10-Year Treasury Note Yield
4.03%
4.71%
-.68%
30-Year Treasury Note Yield
4.46%
4.80%
-.34%

Sub Prime – How Many Times Do We Hear That Word?

It’s not easy to be optimistic about the investment world and the economy when the headlines continue to include “Real Estate Prices Decline”, “Foreclosures Increase”, “Credit Tightens”, “Companies Writing off Billions of Dollars Due to the Sub Prime Crisis”. Why did this current problem in the marketplace happen? Whenever there are big dollars being made in short periods of time, excessive risk taking and greed take the place of sound investment principles. We saw this in the latter part of the last century when the Y2K scare drove technology prices too high.

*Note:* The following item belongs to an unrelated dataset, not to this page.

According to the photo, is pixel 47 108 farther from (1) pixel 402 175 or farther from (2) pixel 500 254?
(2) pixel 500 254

Many of those responsible for the sub prime upheaval are now becoming the victims. Mortgage salesmen wrote loans based upon the borrower’s ability to refinance rather than on the ability to repay. If the borrower defaulted the salesmen still got their commissions. Many of the salesmen are now out of jobs. Borrowers bought homes and took out equity loans they couldn’t afford. That didn’t matter. As home prices kept rising they could always refinance, creating more costs they could not afford. Some of these borrowers will lose their new homes or in some cases homes they have had for years. Financial organizations bought loans to turn into securities that gave them high yields. If the borrower defaulted, the organizations still got their fees.

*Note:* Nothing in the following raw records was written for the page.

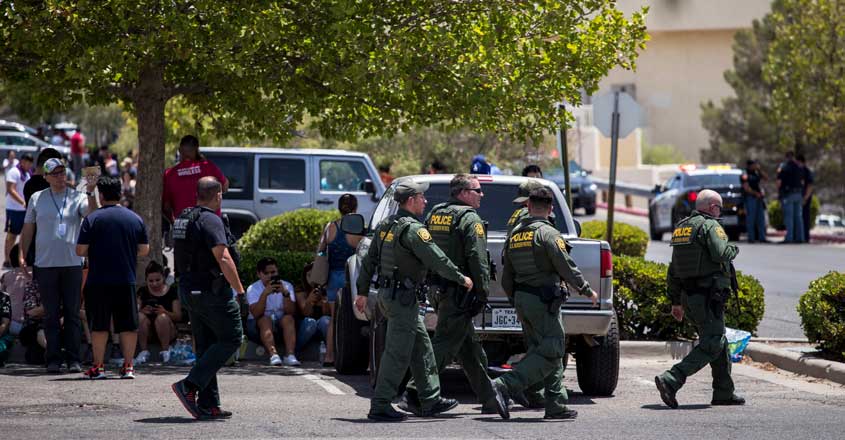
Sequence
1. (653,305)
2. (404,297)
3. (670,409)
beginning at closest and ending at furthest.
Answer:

Now the losses are piling up. Several firms worldwide (it did not happen just in the U.S.) are collectively expected to write down about 90 billion dollars in sub prime losses by the end of 2007. And they probably are not done with the write downs. To this point, the government has not stepped in to bail the problem out and hopefully they will keep our tax dollars out of it. Over the last nine to ten years our economy has faced numerous “economic crises” that were going to devastate our economy and the markets. These crises run the gamut from the Enron problem, the previously mentioned Y2K, and the tragic 9/11. The economy has recovered from these crises and we will rebound from the sub prime mortgage problem. Some firms have or will go out of business. The Citigroup and Merrill Lynchs of the world will write off billions, but they make more than that in other areas.

The Stock Market

There were no presents under the tree in the stock market this holiday season. Eight out of the last 11 years the market has seen a significant rise in the last 15 days of December. It appeared the markets were moving more positive and then the assassination in Pakistan took place with blame being put at an Al Qaeda group. The equity markets, like our Minnesota lakes, are perched on very thin ice; too much weight and we go down. The year 2007 has been very turbulent with many days where the market has moved by 1% or more either up or down.

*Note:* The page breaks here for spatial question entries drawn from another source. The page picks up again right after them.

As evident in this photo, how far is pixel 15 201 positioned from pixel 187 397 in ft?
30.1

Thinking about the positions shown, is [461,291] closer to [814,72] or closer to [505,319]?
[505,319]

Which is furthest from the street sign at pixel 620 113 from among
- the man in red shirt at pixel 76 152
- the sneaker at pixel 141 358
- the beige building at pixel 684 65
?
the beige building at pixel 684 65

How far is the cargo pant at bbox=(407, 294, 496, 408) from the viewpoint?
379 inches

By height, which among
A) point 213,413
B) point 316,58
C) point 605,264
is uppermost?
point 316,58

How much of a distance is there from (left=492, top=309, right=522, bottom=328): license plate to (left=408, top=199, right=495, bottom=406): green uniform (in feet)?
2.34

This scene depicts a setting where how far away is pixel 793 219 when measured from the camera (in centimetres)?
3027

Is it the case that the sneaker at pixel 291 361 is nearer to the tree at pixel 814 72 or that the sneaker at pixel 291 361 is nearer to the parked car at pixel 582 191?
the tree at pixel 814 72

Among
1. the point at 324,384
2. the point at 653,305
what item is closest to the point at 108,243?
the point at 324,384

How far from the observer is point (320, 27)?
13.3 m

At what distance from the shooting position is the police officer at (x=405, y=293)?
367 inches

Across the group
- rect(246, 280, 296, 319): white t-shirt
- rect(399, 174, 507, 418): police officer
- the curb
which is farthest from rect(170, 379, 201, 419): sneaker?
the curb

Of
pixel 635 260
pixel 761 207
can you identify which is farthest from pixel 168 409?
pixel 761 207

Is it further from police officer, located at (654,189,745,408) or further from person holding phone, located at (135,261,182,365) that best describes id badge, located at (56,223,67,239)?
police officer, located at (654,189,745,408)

On October 9 of this year the Standard & Poors 500 Index peaked at 1,565. This was an increase from their average of 777, which took place exactly five years prior to that. This is after the index had dropped 49% over the two and a half year period prior to October of 2002. Since October 9 of this year we have subsequently experienced a 10% correction in the market, which is basically where the market closed at the end of the year. We anticipate 2008 to be another volatile year from an overall trading point. Our expectation would be for somewhere between a 5% and 8% increase in the market by year end.

The Bond Market

Interest rates continued to decline during the quarter with the rate on a 10-year treasury note dropping a little over ½ of 1%. During this same period of time the Federal Reserve also dropped the Fed Funds rate by ½ of 1%. The Federal Reserve continues to balance their decision making process between the problems with inflation and the concern of the country slipping into a recession. Most economists feel that we most likely will avoid a recession; however, this too is on thin ice. Our expectations and the projection of the economists is that there probably will be another quarter point decline in the Fed Funds rate prior to the end of the first quarter. We do not see much movement in the overall interest rates for the year 2008.